En premier lieu, si l’on comprend que les études ont été réalisées par l’annonceur JAM lui-même, ces publicités ne comportent aucune date de réalisation, en méconnaissance du point 2 de la Recommandation. En revanche, le Jury rappelle que cette Recommandation ne prescrit aucune autre mention obligatoire. En particulier, il résulte de ses termes mêmes que la mention de la taille de l’échantillon n’est que facultative. Il ne saurait donc être fait grief à cette campagne de ne pas mentionner cette information.

En deuxième lieu, le Jury estime que la référence aux « jeunes », sans la moindre précision quant à la tranche d’âge des personnes interrogées, ne permet pas de comprendre quel est le périmètre exact de l’étude et, en particulier, d’exclure les adolescents, notamment les 16-18 ans.
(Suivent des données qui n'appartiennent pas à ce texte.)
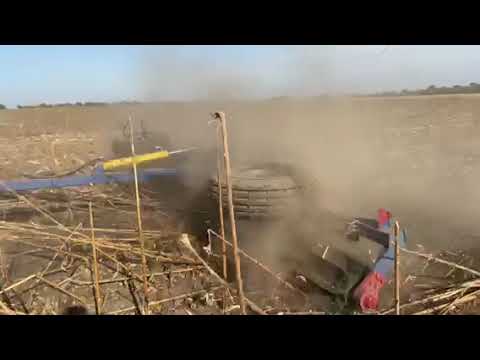 Каток -измельчитель рубящий водоналивной гидрофицированный КРT-6П - фото 1 - id-p1760800795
Or il ressort des explications fournies par la société Clear Channel que l’échantillon utilisé ne porte que sur des personnes de 18 à 25 ans. Dans ces conditions, cette publicité comporte des résultats chiffrés qui laissent supposer, par l’emploi du terme « jeunes », que le résultat énoncé concerne un échantillon plus large que celui qui a été l’objet de l’enquête, en méconnaissance du point 4 de la même Recommandation. Une telle présentation est de nature à induire en erreur le public quant à la portée des résultats affichés.

En troisième et dernier lieu, le Jury constate que la réponse de Clear Channel selon laquelle le sondage en cause a été effectué auprès d’un échantillon représentatif, selon la méthode des quotas de l’INSEE 2020, n’est pas contestée par le plaignant. Dans ces conditions, il estime que cette campagne publicitaire ne méconnaît pas le principe de véracité des messages publicitaires.

En conséquence de ce qui précède, le Jury est d’avis que les visuels faisant état des résultats du sondage méconnaissent, dans les limites rappelées ci-dessus, les règles déontologiques précitées.

Avis adopté le 6 mai 2022 par M. Lallet, Président, Mme Gargoullaud, Vice-Président, Mmes Lenain, Boissier et Charlot, ainsi que MM. Depincé, Le Gouvello, Lucas-Boursier et Thomelin.